EXERCISE TASK: Copy out each of the items below word for word, but leave the pictures out of your answer.

-- START OF MATERIAL PROVIDED --

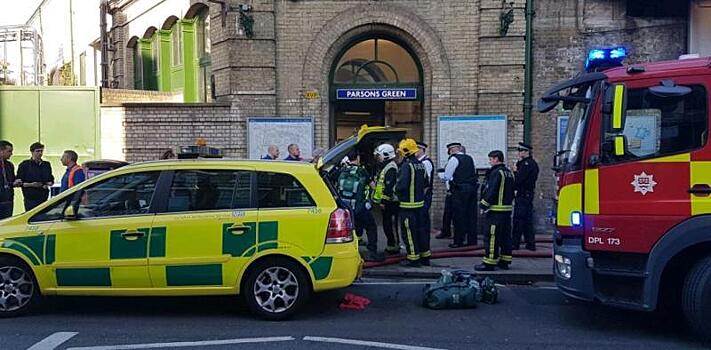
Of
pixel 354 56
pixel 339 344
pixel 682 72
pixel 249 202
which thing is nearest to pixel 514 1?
pixel 354 56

-- END OF MATERIAL PROVIDED --

WORKED ANSWER:
Of
pixel 354 56
pixel 339 344
pixel 682 72
pixel 249 202
which thing is nearest to pixel 514 1?
pixel 354 56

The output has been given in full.